Collected data entries
-- -- --
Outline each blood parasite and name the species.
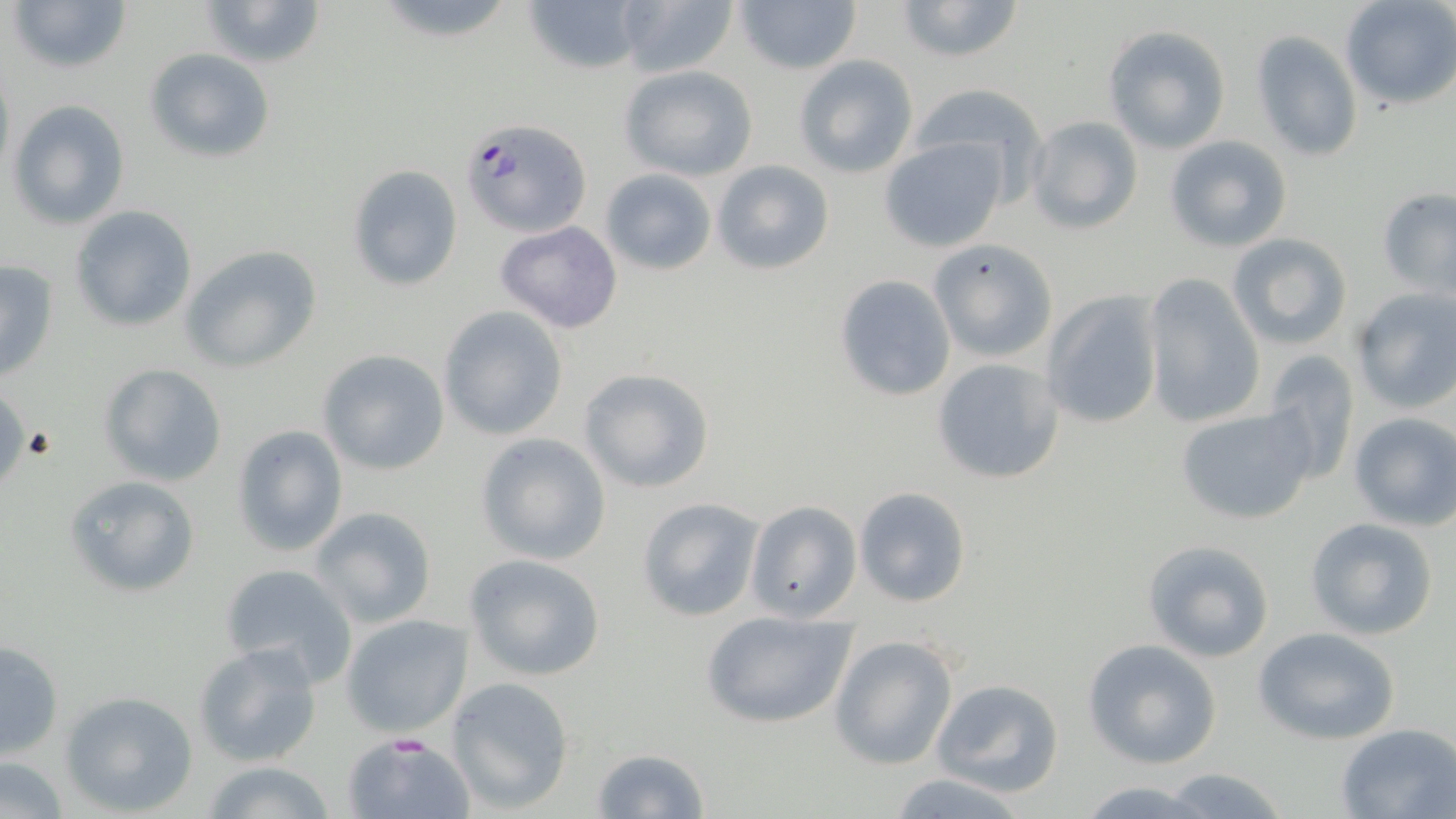

Approximate bounding boxes as (x1,y1)-(x2,y2) corner pairs in pixels.
Plasmodium falciparum-infected red blood cells: (460,120)-(590,238).
No Plasmodium ovale, Plasmodium malariae, Plasmodium vivax, Babesia divergens, or Trypanosoma brucei observed.

{
  "slide_level_diagnosis": "Plasmodium falciparum",
  "uninfected_red_blood_cell_locations": "approximate bounding boxes as (x1,y1)-(x2,y2) corner pairs in pixels: (7,0)-(132,72), (198,0)-(326,70), (518,0)-(651,74), (732,0)-(863,73), (894,0)-(1024,64), (1339,0)-(1456,109), (612,2)-(737,77), (1103,26)-(1230,152), (1249,31)-(1364,162), (1123,42)-(1258,210), (144,49)-(274,164), (793,54)-(919,178), (619,64)-(758,181), (909,83)-(1048,202), (6,100)-(131,229), (1027,116)-(1143,236), (1164,134)-(1293,252), (879,139)-(1008,252), (712,159)-(835,275), (347,164)-(463,291), (601,168)-(717,275), (1377,187)-(1456,296), (70,205)-(197,332), (495,221)-(623,334), (1228,233)-(1353,351), (929,239)-(1057,362), (179,245)-(322,372), (1,257)-(59,383), (1141,272)-(1266,429), (834,273)-(957,401), (1349,286)-(1456,414), (1040,289)-(1165,430), (437,305)-(568,441), (317,348)-(450,475), (1259,353)-(1361,487), (932,356)-(1066,485), (98,363)-(227,487), (577,368)-(713,495), (1174,404)-(1316,526), (1347,412)-(1456,530), (230,425)-(349,557), (475,433)-(611,566), (65,474)-(199,597), (852,485)-(973,608), (636,497)-(764,621), (744,499)-(862,623), (309,506)-(437,629), (1304,518)-(1438,641), (1142,540)-(1274,663), (464,554)-(605,681), (219,562)-(359,686), (699,610)-(858,730), (341,613)-(473,737), (1254,627)-(1400,744), (829,634)-(959,770), (1083,638)-(1223,769), (0,640)-(64,761), (192,641)-(323,768), (446,676)-(574,813), (931,677)-(1065,799), (62,690)-(197,815), (1336,724)-(1456,819), (342,733)-(474,819), (589,748)-(709,818), (0,752)-(70,819), (201,761)-(337,819), (1156,767)-(1292,819), (889,771)-(1035,818), (1072,781)-(1221,816)",
  "image_size": "1456×819 pixels",
  "magnification": "1000x",
  "preparation": "thin blood smear",
  "modality": "optical microscopy",
  "field_of_view": "single",
  "stain": "May-Grünwald-Giemsa"
}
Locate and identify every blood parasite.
-- -- --
Exercise description
Return each line of the records above in which the word "Plasmodium" occurs.

Reply
Plasmodium falciparum-infected red blood cells: (460,120)-(590,238).
No Plasmodium ovale, Plasmodium malariae, Plasmodium vivax, Babesia divergens, or Trypanosoma brucei observed.
  "slide_level_diagnosis": "Plasmodium falciparum",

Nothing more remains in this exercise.